╭─ Provided passage

About 100 hours after its initial launch, Google is opening up its AI video model Veo 3 to users in 71 additional countries.
The news came from Josh Woodward, Vice President of Gemini at Google, who made the announcement on X. For now, EU countries are not included in the rollout.
Gemini Pro subscribers get a trial package of ten Veo 3 generations through the web interface. These ten generations are a one-time trial offer.
Users with an Ultra subscription at $250 per month get the maximum number of generations Google allows, including daily refreshes. In Flow mode, which targets AI filmmakers specifically, Ultra users get 125 generations monthly, and Pro subscribers receive ten generations per month.
There are still some limitations. For now, Veo 3 works only in the web version of Gemini Pro, and currently supports only English audio output—though other languages may occasionally surface. Flow mode doesn’t support voice output when users upload their own images.
Precise prompts, viral videos
Following last year's NotebookLM Audio Overviews, Veo 3 is shaping up to be Google's second AI viral sensation - even with limited access. Users are flooding social media with demo videos that showcase how the combination of audio and video sets a new quality standard for AI-generated content. Google's model also follows prompts with impressive precision.
Prompt: "The camera follows a dachshund running through a living room and out of an open front door and onto a porch. It stands on the top stair overlooking the neighborhood as an ice cream truck drives by." | Video: Nick Matarese via X
But Veo 3 also makes it easier to create fake content that looks and sounds real. In one example, users generated a fake interview on a fictional car show—something that could just as easily be applied to fabricated protest footage or other misleading material.
Video: László Gaál via X
Veo 3 confirms concerns about generative AI's role in spreading disinformation while demonstrating just how far the technology has come. A few years ago, creating a "deepfake" - even just replacing someone's face in a video - required hours of work and serious technical skills. Today, a single line of text generates realistic scenes with both images and sound. This makes it more important than ever for people to scrutinize visual content from unverified sources.

╰─

Activity A: Reproduce the stretch of the Veo 3 article from "Precise prompts, viral" through "other misleading material.", swapping "dachshund" for "beagle".
Activity B: According to the Veo 3 article, what does an Ultra subscription cost per month?
The records have no connection to the article about Veo 3.

╭─ Supplied entries

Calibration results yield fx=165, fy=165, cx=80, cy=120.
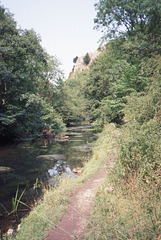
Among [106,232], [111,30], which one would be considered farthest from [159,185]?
[111,30]

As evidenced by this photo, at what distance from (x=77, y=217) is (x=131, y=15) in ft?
67.2

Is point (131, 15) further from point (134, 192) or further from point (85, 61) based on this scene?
point (85, 61)

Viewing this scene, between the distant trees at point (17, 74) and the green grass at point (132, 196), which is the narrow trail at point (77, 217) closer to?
the green grass at point (132, 196)

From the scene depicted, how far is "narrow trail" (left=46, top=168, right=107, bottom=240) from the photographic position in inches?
156

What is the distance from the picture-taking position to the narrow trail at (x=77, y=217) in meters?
3.95

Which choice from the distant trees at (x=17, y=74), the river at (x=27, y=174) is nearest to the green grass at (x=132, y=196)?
the river at (x=27, y=174)

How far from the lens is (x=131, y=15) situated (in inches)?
717

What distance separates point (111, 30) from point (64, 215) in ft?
69.2

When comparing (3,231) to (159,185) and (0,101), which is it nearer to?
(159,185)

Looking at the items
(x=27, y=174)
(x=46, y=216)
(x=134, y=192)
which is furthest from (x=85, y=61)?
(x=46, y=216)

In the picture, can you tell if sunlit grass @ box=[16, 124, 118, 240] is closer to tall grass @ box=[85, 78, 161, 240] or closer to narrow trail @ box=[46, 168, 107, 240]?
narrow trail @ box=[46, 168, 107, 240]

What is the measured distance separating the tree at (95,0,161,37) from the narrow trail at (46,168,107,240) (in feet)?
56.4

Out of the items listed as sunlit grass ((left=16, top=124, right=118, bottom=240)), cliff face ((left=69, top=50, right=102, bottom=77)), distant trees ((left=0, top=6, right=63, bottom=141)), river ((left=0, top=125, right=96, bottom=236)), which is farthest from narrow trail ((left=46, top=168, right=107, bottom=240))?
cliff face ((left=69, top=50, right=102, bottom=77))

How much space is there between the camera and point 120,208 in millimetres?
4270
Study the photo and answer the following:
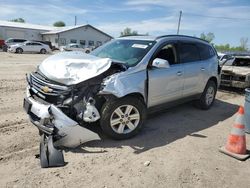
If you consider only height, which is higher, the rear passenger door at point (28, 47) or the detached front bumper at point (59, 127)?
the rear passenger door at point (28, 47)

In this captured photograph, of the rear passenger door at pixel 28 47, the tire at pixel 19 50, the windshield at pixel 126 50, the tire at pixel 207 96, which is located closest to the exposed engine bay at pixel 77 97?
the windshield at pixel 126 50

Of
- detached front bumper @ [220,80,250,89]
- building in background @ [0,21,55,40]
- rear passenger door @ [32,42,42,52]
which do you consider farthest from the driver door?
building in background @ [0,21,55,40]

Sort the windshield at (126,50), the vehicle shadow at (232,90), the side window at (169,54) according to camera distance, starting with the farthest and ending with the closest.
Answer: the vehicle shadow at (232,90)
the side window at (169,54)
the windshield at (126,50)

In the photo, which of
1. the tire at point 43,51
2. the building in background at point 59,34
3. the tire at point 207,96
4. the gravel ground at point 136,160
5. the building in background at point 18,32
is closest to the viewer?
the gravel ground at point 136,160

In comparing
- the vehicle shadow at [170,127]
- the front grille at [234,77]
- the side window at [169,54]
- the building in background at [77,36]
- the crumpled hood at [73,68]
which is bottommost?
the vehicle shadow at [170,127]

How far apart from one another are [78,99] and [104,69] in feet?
2.14

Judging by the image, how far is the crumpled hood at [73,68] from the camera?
13.1ft

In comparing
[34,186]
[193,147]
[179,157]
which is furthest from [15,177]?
[193,147]

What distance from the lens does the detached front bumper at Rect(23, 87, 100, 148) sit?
12.4ft

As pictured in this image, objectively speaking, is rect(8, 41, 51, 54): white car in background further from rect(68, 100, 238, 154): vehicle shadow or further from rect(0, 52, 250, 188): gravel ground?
rect(68, 100, 238, 154): vehicle shadow

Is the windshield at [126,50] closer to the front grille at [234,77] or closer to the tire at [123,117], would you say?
the tire at [123,117]

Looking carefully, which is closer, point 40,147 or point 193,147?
point 40,147

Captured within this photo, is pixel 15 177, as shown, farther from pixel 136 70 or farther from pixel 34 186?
pixel 136 70

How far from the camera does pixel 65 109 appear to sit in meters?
3.91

╰─

Written response A:
Precise prompts, viral videos
Following last year's NotebookLM Audio Overviews, Veo 3 is shaping up to be Google's second AI viral sensation - even with limited access. Users are flooding social media with demo videos that showcase how the combination of audio and video sets a new quality standard for AI-generated content. Google's model also follows prompts with impressive precision.
Prompt: "The camera follows a beagle running through a living room and out of an open front door and onto a porch. It stands on the top stair overlooking the neighborhood as an ice cream truck drives by." | Video: Nick Matarese via X
But Veo 3 also makes it easier to create fake content that looks and sounds real. In one example, users generated a fake interview on a fictional car show—something that could just as easily be applied to fabricated protest footage or other misleading material.

Written response B: $250 per month.